:: SHORT PROBLEM A ::
Say whether each of the following statements agrees with the platy thread, answering yes or no and quoting the deciding words of the thread: (i) pyrrolin bought a new rainbow shark right away after the last one died; (ii) Bwhiskered says the near solid black Hi Fin Platy variatus are easy to buy today; (iii) Ciddian says they manage not to have favorites.

:: SOURCE DOCUMENT ::
★ ★ ★
# To all platy gazer



## Buddy (Jun 7, 2012)

I know platy might not be the most prized fish in the aquatic world, but for some reason I just adore them. 

The little guy in the back was the most beautiful platy in my world.......2012 -Jan 5 2013


----------



## Fishfur (Mar 4, 2012)

Everyone has a favourite and just because it's a common type of fish does not make it any less special. My condolences.


----------



## pyrrolin (Jan 11, 2012)

It sucks when you lose your favorite fish. I try not to have favorites, my last favorite to die was a nice rainbow shark, he died for some unknown reason and I bought a new one right away but had to wait a few months for him to grow enough to be in my main semi aggressive tank.


----------



## Buddy (Jun 7, 2012)

Fishfur said:


> Everyone has a favourite and just because it's a common type of fish does not make it any less special. My condolences.


Thank you for kind words.


----------



## Buddy (Jun 7, 2012)

pyrrolin said:


> It sucks when you lose your favorite fish. I try not to have favorites, my last favorite to die was a nice rainbow shark, he died for some unknown reason and I bought a new one right away but had to wait a few months for him to grow enough to be in my main semi aggressive tank.


Not having a favorite is a good idea. Thank you. Hope your rainbow shark is doing well.


----------



## Ciddian (Mar 15, 2006)

I can't help but have favorites too... Those little fish always steal my heart too.


----------



## Bwhiskered (Oct 2, 2008)

I think that the Hi Fin Platy variatus is one of the most beautiful livebearers. You used to be able to buy some that were near solid black with a yellow hi fin dorsal and a red tail. I am currently working on developing them again as they are rarely available. I saw some on Aquabid a while ago and it broke my heart that I couldn't get them.
★ ★ ★
:: RECORD SET ::
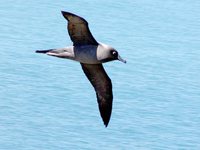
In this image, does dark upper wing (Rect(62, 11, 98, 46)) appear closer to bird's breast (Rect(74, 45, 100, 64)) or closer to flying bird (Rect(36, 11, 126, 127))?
flying bird (Rect(36, 11, 126, 127))

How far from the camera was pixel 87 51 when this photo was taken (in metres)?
9.42

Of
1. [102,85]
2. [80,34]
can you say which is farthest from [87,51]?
[102,85]

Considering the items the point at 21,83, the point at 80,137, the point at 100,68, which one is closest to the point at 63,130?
the point at 80,137

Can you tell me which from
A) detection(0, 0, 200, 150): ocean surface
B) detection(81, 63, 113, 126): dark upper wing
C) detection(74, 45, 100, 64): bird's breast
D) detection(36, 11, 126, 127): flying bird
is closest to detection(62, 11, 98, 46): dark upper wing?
detection(36, 11, 126, 127): flying bird

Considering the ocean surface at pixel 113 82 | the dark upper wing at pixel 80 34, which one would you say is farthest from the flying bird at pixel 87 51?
the ocean surface at pixel 113 82

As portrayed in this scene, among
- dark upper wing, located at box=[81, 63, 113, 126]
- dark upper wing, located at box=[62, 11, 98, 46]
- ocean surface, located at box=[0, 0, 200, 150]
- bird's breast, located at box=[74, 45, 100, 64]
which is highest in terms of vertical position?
dark upper wing, located at box=[62, 11, 98, 46]

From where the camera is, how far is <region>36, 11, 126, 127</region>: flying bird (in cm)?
932

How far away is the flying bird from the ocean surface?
5.27 m

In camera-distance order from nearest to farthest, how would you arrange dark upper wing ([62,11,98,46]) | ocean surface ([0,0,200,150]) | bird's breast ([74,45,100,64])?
bird's breast ([74,45,100,64])
dark upper wing ([62,11,98,46])
ocean surface ([0,0,200,150])

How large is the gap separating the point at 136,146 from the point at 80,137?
956mm

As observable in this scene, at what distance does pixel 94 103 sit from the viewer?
57.7ft

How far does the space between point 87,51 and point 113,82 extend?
869 cm

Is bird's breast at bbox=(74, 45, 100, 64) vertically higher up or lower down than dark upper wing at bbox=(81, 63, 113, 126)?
higher up

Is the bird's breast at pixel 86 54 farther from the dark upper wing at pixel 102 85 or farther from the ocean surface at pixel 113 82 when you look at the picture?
the ocean surface at pixel 113 82
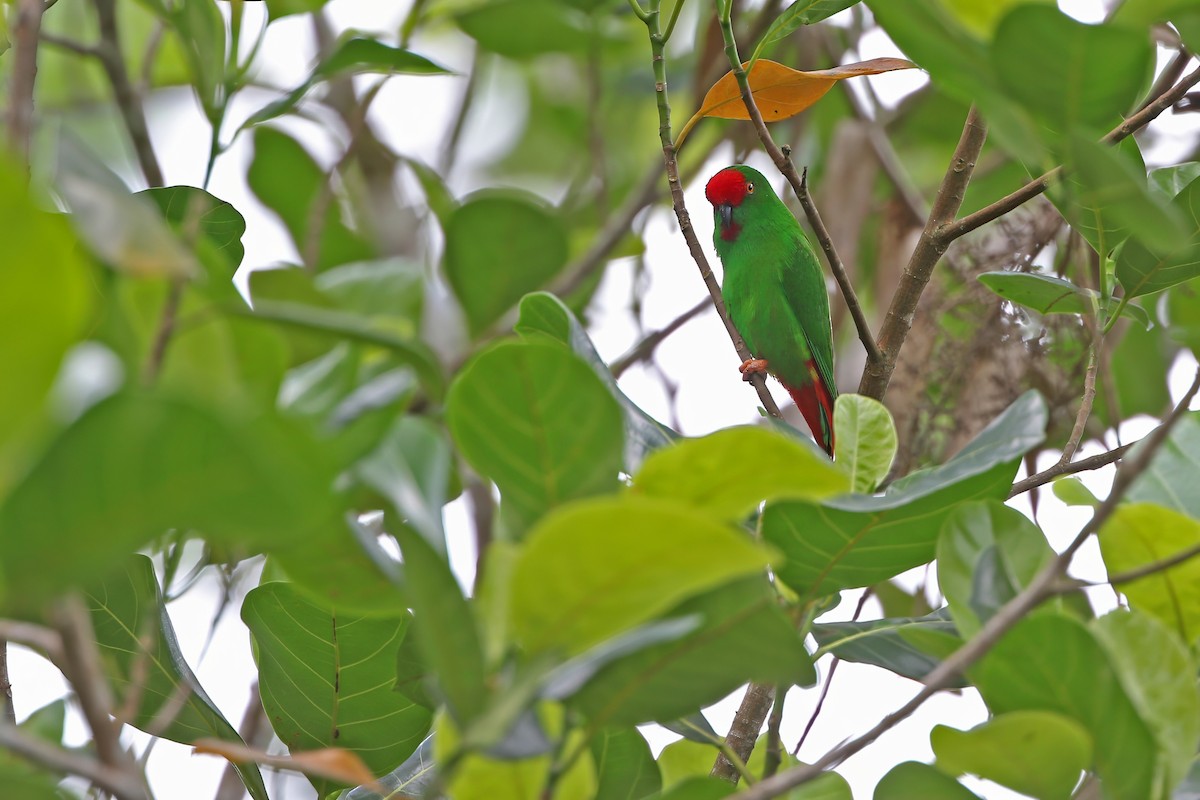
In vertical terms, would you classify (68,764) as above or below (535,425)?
below

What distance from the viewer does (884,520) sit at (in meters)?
0.95

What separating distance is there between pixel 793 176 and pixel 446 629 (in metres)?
1.13

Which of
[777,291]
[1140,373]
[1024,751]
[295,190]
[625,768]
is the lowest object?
[1024,751]

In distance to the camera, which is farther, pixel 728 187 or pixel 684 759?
pixel 728 187

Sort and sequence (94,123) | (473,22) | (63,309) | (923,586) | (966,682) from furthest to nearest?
(94,123), (473,22), (923,586), (966,682), (63,309)

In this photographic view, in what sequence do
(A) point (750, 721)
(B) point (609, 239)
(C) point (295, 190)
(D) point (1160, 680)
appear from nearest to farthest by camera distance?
1. (D) point (1160, 680)
2. (A) point (750, 721)
3. (B) point (609, 239)
4. (C) point (295, 190)

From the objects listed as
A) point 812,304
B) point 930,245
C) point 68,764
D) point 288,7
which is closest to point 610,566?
point 68,764

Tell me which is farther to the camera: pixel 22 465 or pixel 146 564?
pixel 146 564

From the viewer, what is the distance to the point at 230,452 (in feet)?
1.83

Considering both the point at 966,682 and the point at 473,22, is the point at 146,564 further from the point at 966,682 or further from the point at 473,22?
the point at 473,22

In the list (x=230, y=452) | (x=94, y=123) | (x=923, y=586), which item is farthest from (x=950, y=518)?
(x=94, y=123)

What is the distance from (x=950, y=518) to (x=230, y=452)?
0.62m

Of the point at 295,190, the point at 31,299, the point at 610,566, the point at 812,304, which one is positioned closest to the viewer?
the point at 31,299

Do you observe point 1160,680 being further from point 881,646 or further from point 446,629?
point 446,629
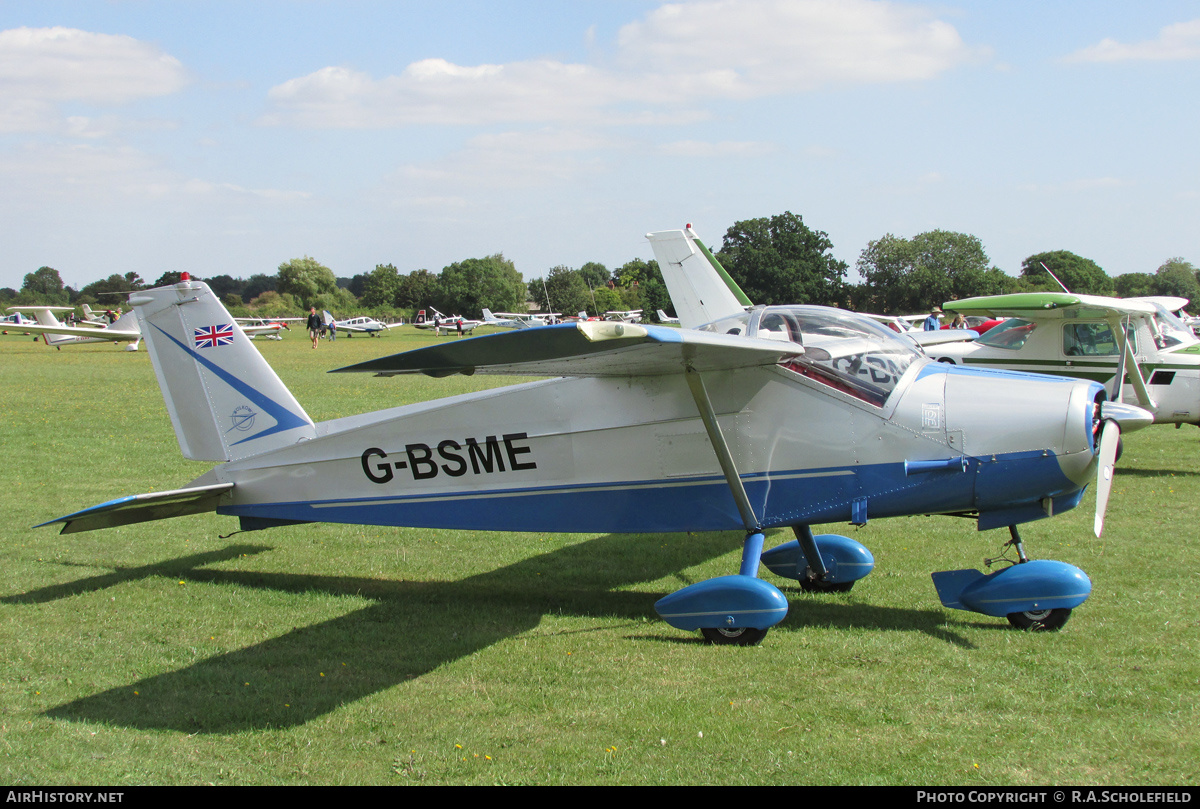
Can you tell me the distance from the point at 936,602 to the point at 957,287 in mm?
100113

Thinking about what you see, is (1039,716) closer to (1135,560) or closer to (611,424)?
(611,424)

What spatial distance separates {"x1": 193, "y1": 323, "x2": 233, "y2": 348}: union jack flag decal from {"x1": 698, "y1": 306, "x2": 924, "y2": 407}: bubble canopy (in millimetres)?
4469

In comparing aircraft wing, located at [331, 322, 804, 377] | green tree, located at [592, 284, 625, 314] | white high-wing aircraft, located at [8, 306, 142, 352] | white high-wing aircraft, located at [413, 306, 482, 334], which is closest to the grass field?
aircraft wing, located at [331, 322, 804, 377]

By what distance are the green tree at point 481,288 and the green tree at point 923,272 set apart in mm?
41696

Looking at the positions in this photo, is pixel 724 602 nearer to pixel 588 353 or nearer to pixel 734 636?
pixel 734 636

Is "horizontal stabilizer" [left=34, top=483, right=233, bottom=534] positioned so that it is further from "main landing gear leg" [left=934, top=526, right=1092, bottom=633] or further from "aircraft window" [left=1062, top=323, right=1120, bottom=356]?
"aircraft window" [left=1062, top=323, right=1120, bottom=356]

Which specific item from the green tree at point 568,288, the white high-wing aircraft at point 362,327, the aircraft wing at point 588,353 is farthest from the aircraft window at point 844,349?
the white high-wing aircraft at point 362,327

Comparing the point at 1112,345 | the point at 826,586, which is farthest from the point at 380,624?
the point at 1112,345

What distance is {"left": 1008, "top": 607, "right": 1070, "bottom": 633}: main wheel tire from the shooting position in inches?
231

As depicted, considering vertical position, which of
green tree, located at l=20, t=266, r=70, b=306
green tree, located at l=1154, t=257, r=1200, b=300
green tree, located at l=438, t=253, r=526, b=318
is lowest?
green tree, located at l=1154, t=257, r=1200, b=300

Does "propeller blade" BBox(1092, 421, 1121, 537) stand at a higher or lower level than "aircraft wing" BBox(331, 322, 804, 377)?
lower

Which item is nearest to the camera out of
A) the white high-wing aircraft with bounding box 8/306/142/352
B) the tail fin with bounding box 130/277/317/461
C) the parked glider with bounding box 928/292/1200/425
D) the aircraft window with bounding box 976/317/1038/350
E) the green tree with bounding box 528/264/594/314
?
the tail fin with bounding box 130/277/317/461

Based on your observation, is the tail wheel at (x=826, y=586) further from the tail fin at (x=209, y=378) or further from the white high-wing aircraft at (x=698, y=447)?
the tail fin at (x=209, y=378)

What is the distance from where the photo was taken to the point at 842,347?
6137 mm
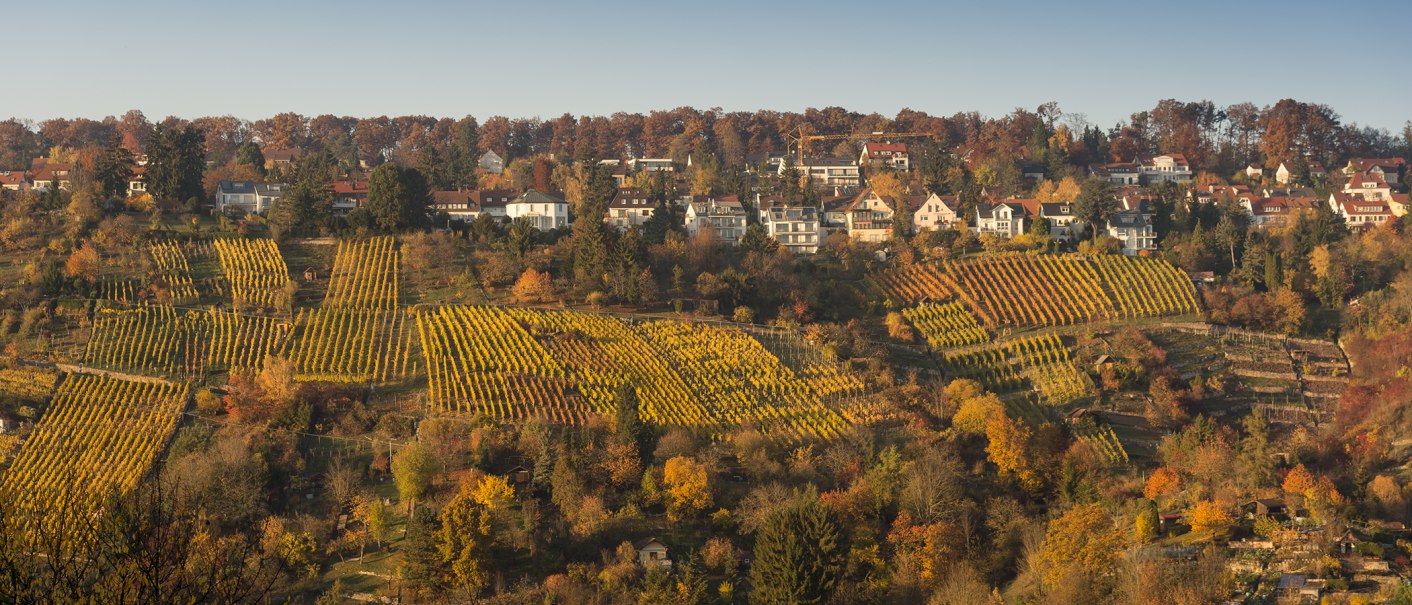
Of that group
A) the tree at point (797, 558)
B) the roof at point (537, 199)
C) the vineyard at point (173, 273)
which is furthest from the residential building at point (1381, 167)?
the vineyard at point (173, 273)

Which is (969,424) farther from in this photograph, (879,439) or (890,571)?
(890,571)

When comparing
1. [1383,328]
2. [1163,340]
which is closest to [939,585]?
[1163,340]

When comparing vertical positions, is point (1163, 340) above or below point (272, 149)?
below

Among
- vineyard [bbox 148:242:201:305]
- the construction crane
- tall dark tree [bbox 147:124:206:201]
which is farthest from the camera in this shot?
the construction crane

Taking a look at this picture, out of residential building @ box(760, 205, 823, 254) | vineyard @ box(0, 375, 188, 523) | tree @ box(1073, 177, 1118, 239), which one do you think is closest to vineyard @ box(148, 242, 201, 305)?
vineyard @ box(0, 375, 188, 523)

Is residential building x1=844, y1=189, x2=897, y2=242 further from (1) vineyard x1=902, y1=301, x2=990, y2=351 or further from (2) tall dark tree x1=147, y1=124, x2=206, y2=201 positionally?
(2) tall dark tree x1=147, y1=124, x2=206, y2=201

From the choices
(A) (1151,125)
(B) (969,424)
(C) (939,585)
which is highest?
(A) (1151,125)

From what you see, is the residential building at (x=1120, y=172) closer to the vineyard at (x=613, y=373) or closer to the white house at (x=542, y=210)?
the white house at (x=542, y=210)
★ ★ ★
:: SHORT PROBLEM B ::
Print, word for word, the part of the entries that opens with the line containing "From the choices" and closes with the last line of the entries, including both of those lines.

:: EXPECTED ANSWER A ::
(i) Yes: "I bought a new one right away"
(ii) No: "as they are rarely available"
(iii) No: "I can't help but have favorites too"

:: EXPECTED ANSWER B ::
From the choices
(A) (1151,125)
(B) (969,424)
(C) (939,585)
which is highest?
(A) (1151,125)

From what you see, is the residential building at (x=1120, y=172) closer to the vineyard at (x=613, y=373) or closer to the white house at (x=542, y=210)?
the white house at (x=542, y=210)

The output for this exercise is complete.